As it turned out, the abattoir was slaughtering their grass-fed beef together with grain-fed beef. According to Harold, grain increases the acidity in the rumen of the cow, which encourages bacteria that can survive that acidity. The e-coli problem disappeared when they moved to an abattoir that only slaughters grass-fed animals.
 
Harold studied genetics at UBC, which he puts to good use in the family’s heirloom seed business. The Steves’ started B.C.’s first seed company around 1888. As we were leaving, Harold’s eyes lit up when he showed us his special variety of heirloom tomatoes called “Alpha tomatoes,” which ripen two weeks earlier than any other variety.
 
At  UBC, he was exposed to two professors with completely opposite views on the future of agriculture. One warned that farmers who didn’t convert to chemical agriculture wouldn’t last. He chose to follow the advice of Professor McKenzie, who was bucking the trend and advocated the organic point of view.

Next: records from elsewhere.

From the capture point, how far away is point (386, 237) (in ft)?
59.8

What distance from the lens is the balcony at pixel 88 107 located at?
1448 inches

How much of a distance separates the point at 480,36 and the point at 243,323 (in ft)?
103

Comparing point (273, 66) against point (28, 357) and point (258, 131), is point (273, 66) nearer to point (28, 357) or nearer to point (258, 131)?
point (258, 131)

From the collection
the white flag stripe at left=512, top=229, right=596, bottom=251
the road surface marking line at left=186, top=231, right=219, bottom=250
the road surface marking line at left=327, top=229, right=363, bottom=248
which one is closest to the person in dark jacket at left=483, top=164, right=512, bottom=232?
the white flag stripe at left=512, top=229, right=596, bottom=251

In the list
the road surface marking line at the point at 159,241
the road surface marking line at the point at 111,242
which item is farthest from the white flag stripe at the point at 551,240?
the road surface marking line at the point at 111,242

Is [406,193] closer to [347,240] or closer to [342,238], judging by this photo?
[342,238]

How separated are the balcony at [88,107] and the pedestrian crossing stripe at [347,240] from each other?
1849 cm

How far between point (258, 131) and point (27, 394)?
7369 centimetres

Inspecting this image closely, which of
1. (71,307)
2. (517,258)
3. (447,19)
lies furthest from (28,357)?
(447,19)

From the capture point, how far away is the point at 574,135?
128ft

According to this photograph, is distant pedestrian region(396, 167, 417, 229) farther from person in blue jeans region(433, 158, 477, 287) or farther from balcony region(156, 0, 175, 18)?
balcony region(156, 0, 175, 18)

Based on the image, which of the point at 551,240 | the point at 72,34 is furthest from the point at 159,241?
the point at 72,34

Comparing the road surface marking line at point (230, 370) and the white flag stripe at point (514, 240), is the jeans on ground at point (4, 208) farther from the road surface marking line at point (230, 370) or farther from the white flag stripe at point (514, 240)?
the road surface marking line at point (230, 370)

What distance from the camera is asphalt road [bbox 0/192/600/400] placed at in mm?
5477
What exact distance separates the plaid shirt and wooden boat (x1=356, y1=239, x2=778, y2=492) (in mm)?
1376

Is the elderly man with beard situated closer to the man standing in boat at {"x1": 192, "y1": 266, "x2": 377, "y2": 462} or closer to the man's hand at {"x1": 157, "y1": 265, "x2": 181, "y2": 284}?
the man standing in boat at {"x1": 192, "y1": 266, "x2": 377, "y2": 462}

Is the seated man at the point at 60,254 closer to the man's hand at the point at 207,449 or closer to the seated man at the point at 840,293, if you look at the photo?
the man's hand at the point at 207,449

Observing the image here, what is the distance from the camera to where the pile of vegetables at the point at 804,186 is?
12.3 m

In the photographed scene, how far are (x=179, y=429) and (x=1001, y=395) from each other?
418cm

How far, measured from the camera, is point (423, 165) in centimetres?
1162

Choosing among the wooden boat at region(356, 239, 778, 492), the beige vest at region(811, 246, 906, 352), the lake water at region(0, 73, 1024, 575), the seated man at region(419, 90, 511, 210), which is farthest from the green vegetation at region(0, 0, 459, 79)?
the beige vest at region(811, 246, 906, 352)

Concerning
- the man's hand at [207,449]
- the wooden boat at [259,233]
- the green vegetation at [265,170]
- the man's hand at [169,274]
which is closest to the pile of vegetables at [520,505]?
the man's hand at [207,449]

Interestingly, all his friends who went into chemical agriculture are no longer farming. 
 
Harold is now a big proponent of regenerative agriculture. This is a farming method that regenerates soil fertility, improves water retention, fosters biodiversity, and sequesters carbon. 
 
Harold recalls class discussions about climate change at UBC in 1959-60. The well-known climatologist, Dr. Peterson, had warned that within 50 years there would be very little ice in the Arctic. In Harold’s opinion, the climate has changed so much in the B.C. interior that we’re not going to get trees growing back and the big problem will be grass and underbrush fires. 
 
Harold sees an important role for the holistic grazing approach as proposed by Allan Savory: moving large herds of herbivores to recycle the grass and brush, reducing of the risk of fire while rebuilding the fertility of the soil and its ability to infiltrate and store more water. 
 
Harold has been a Richmond Councillor since 1977 and is a current member of the Metro Vancouver Board. The City of Richmond has worked in very creative ways to rescue what remains of its urban farmland. The land is used to develop incubator farms with Kwantlen University’s farm school program, set up allotment gardens, and establish a community garden where they grow food for the food bank.